The Purpose of This Blog Site

Why would a straight, married, father of two heterosexual children, and Christian pastor want to get mixed up in the most controversial, hate-filled and career ending ministry in support of LGBTs? Especially when there is absolutely no pressure on me to enter this fray. No, I don't have a death wish, or have a gay lover secreted away somewhere. I'm basically a normal guy. I shy away from confrontation and go out of my way to find mutually satisfying outcomes in disputes.

So, what am I doing here? Very simply, I've learned that the gospel of Jesus Christ compels me to come to the side of the oppressed wherever and whenever they are found. Harvard’s Byrne Fone calls homophobia “the last respectable bigotry in America.” Christians may not be responsible for creating homophobia, but we sure are responsible for maintaining it. Victims of spiritual abuse (not to mention, for now, physical abuse) abound. We have literally driven these “other than ourselves” from our churches. They have been demonized, scapegoated and condemned for so long and so often that to find one out of the closet in a congregation beats the odds of winning the lottery. We should be ashamed, but we are not; we should repent, but we do not. And the most amazing thing of all is that we need, for our own sakes, the presence of nonheterosexual Christians in our congregations and don’t have a clue as to why.

I do not come to this struggle as their savior; I come as a repentant homophobe who has received much from the gay community and has more to learn about being a Christian from them. In future blogs, I intend to delve into the gifts gays bring to a congregation, gifts that are desperately needed, yet entirely absent from most congregations. Suffice it to say for now that the straight church has much to learn. In fact, if we don’t learn these lessons, we are at risk of losing our own way. No, I am no savior. I am a grateful recipient of their unmerited grace.
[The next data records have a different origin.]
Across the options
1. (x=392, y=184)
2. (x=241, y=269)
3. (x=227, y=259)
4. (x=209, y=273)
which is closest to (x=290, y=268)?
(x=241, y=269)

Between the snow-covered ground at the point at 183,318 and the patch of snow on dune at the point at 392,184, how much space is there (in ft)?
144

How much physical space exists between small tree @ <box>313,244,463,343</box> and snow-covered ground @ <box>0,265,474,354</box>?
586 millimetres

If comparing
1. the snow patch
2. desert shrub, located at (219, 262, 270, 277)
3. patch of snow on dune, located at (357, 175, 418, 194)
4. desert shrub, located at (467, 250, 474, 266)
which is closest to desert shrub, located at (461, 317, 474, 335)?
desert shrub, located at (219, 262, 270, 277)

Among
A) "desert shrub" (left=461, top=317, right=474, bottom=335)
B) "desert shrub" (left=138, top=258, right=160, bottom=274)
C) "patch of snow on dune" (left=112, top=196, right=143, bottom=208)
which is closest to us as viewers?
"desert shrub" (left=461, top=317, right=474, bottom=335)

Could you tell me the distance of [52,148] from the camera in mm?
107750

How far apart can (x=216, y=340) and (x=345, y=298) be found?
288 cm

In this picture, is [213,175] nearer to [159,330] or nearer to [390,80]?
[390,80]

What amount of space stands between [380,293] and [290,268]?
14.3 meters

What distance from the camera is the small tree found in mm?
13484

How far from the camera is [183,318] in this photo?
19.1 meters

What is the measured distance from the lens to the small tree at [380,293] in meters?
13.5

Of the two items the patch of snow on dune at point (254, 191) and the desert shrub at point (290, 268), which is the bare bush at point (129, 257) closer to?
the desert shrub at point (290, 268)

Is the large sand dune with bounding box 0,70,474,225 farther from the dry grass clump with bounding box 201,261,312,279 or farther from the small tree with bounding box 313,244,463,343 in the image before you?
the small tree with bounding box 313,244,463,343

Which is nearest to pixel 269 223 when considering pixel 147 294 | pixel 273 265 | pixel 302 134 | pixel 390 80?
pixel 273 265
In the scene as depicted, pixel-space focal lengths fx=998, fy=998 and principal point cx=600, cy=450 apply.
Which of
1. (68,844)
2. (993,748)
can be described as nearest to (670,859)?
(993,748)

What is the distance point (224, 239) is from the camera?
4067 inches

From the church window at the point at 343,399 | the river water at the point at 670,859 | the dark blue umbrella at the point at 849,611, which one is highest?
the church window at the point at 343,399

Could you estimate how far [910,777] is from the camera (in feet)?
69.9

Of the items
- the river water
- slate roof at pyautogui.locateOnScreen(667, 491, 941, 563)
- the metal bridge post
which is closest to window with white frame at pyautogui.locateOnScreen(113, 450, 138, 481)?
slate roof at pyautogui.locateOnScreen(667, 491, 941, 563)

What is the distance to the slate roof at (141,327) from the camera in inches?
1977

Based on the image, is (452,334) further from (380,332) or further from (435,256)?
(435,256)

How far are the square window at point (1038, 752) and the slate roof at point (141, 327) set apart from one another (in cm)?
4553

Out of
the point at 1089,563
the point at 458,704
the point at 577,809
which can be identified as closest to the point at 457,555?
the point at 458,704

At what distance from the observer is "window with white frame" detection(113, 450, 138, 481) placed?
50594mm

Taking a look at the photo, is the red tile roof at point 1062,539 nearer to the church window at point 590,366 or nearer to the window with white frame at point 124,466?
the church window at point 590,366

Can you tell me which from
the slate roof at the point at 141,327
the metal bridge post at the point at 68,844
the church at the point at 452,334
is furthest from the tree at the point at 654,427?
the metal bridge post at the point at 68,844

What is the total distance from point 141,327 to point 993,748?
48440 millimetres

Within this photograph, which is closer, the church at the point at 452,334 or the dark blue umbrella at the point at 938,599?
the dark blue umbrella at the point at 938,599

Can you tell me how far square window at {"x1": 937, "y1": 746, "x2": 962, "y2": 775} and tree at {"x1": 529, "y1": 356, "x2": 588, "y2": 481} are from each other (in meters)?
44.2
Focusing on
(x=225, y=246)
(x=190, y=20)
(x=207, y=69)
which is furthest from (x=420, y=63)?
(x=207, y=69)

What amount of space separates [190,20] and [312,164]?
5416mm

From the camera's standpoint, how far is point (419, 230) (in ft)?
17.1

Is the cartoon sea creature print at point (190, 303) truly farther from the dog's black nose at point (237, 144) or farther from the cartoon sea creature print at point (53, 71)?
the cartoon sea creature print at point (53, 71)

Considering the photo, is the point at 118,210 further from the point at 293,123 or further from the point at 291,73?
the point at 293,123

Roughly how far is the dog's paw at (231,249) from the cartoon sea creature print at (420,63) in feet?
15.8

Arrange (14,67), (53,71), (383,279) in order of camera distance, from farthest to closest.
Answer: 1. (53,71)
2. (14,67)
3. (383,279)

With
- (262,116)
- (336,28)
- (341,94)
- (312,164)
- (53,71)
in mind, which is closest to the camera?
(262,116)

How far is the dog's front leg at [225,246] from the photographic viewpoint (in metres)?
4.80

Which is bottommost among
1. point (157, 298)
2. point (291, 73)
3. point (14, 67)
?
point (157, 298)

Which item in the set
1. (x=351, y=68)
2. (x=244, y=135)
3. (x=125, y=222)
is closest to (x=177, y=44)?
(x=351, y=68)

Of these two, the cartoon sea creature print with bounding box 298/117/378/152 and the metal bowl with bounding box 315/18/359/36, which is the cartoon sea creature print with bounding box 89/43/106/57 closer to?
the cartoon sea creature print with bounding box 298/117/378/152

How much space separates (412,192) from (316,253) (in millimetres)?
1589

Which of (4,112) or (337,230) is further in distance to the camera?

LGBT Christians (yes, there is such a thing), do not need us, at least not in our present state of hostility. They have managed to carve out an existence at the edge of the church at great expense to themselves which has ennobled them in ways that we cannot approach. When, at last, the straight congregations find their way to welcoming and affirming them, it will not be because we finally understand the issue. No, it will be because we finally understand our own desperate need for them in our midst.

This blog, then, is an effort to bring the straight church to its senses. It is an effort to bring the message of the inclusive gospel that will confront us with our sins and bring us to our knees. It is a plea to those we’ve textually abused not to abandon us, but to nurture us and witness to the life changing power of Jesus. This is why I am in this struggle, and hope to convince you to join it yourself. I can guarantee you two things: your life will never be the same, and you’ll be thankful for that. On the other hand, if you don’t need convincing, welcome aboard. I hope to hear from you, as well as those who disagree. Maybe we can come together on at least this: what we share in Christ is more valuable than our disagreements. And I ask you, would you be willing to extend that grace to those “other than ourselves?”